Welcome to the Office of Alumni Relations

University Making a Difference in Stockton

Through efforts both large and small, both formal and informal, CSU Stanislaus is making a positive impact in the Stockton area. At the CSU Stanislaus Stockton Center, welfare recipients looking to get back to work have a valuable resource in the Wellness WORKs! program. A partnership between the university and San Joaquin County Behavioral Health Services, Wellness WORKs! offers classes and activities for CalWORKs participants, providing much-needed education and training to help them reenter the workforce.

The center offers classes that cover self-esteem building, personal appearance, physical wellness, anger and stress management, healthy eating habits, conflict resolution, money management, being a working parent and more. Last year, Wellness WORKs! served 650 clients, bringing its 13-year total to nearly 7,700. "With programs like this, CSU Stanislaus fulfills its commitment to contribute to the enrichment of the diverse population it serves," program coordinator Diane Feneck said. "Case managers often tell us that clients are far more compliant in welfare-to-work activities and much more motivated to seek employment or education after attending Wellness WORKs!"

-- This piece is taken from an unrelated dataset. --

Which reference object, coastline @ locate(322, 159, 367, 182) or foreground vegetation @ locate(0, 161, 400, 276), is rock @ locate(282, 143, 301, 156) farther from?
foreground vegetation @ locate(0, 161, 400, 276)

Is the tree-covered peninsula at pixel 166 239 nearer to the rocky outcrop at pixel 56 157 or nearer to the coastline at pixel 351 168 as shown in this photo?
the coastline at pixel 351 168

Through its connection with the CSU Stanislaus School of Nursing, Wellness WORKs! also offers Wellness Clinics each fall. Led by Associate Professor Carolyn Martin -- and with help from graduate and undergraduate nursing students -- the clinics provide basic health screenings, education on various health topics and a list of community health resources.

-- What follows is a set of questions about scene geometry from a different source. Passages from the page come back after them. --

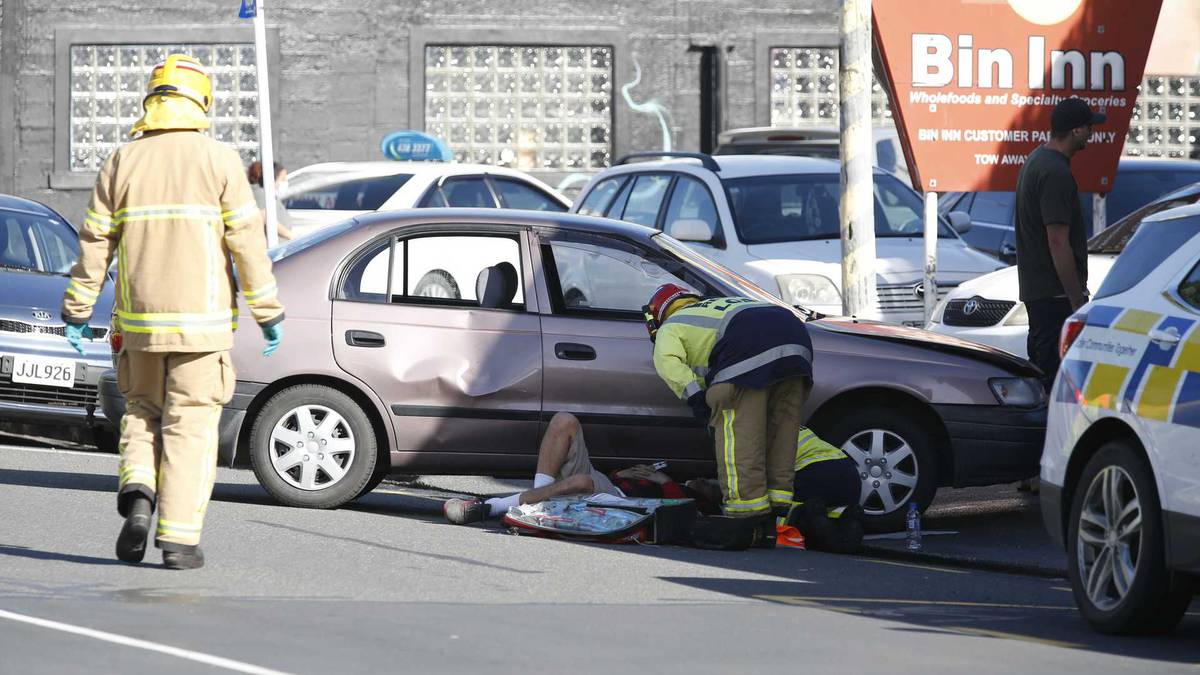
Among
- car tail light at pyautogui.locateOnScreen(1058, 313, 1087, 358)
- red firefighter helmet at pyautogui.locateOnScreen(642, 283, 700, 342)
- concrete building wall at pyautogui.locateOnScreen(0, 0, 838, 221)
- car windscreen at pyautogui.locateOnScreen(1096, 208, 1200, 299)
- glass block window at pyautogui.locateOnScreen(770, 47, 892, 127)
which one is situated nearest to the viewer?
car windscreen at pyautogui.locateOnScreen(1096, 208, 1200, 299)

In particular, the Wellness Clinics target important medical problems identified as major issues in San Joaquin County, such as diabetes, strokes, heart disease, obesity and asthma.

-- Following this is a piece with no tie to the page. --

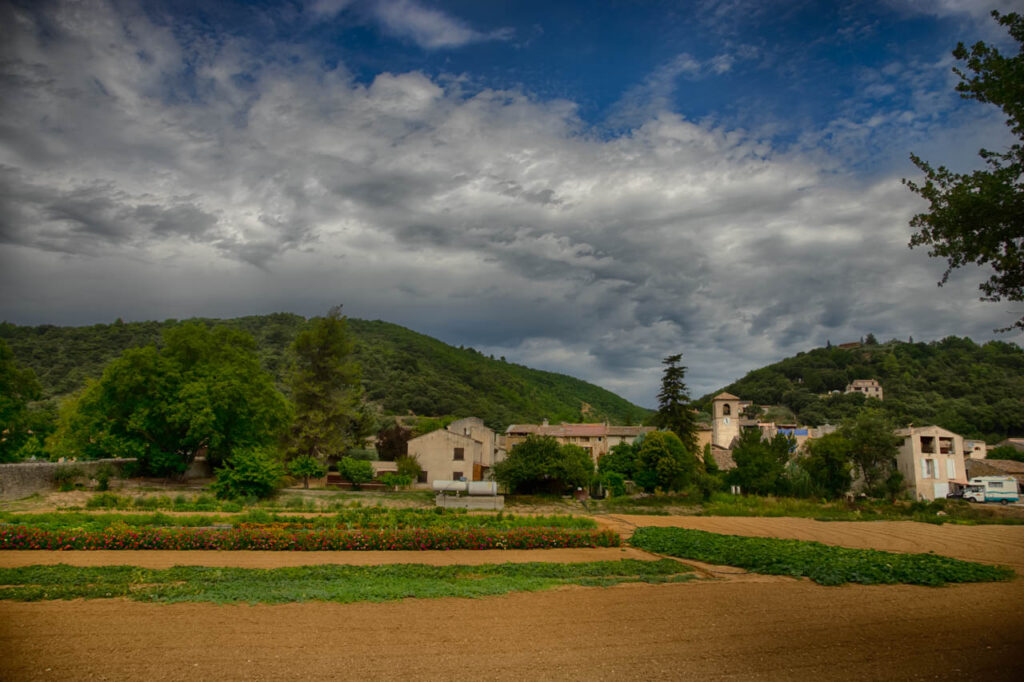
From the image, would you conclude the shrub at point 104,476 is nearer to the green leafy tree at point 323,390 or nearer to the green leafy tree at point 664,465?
the green leafy tree at point 323,390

Nursing Students Volunteer Their Services

Meanwhile, some nursing students have taken it upon themselves to make a difference in the area. Karen Lee, a Tracy resident who's less than a year from completing her bachelor's degree in nursing, recently organized a volunteer effort to tackle an overflowing warehouse of donated medical and dental supplies at St. Mary's Dining Room in Stockton.

St. Mary's provides medical and dental services -- in addition to food, a clothing and hygiene center, and social services -- to homeless and low-income residents and families in the Stockton area. Lee was assigned there for community work by her adviser at CSU Stanislaus, and she came away so impressed by the center that she wanted to help even more.

"I have a heart for community involvement," Lee said. "I was impressed with how many people St. Mary's serves, so I said I'd come back and help them. They treat every person with dignity and respect, and they offer so many services."

Lee is chairperson of the CSU Stanislaus chapter of Breakthrough to Nursing, a project of the National Student Nurses Association designed in part to help nursing students become more aware of and sensitive to cultural diversity. She's planning additional community projects for the upcoming academic year.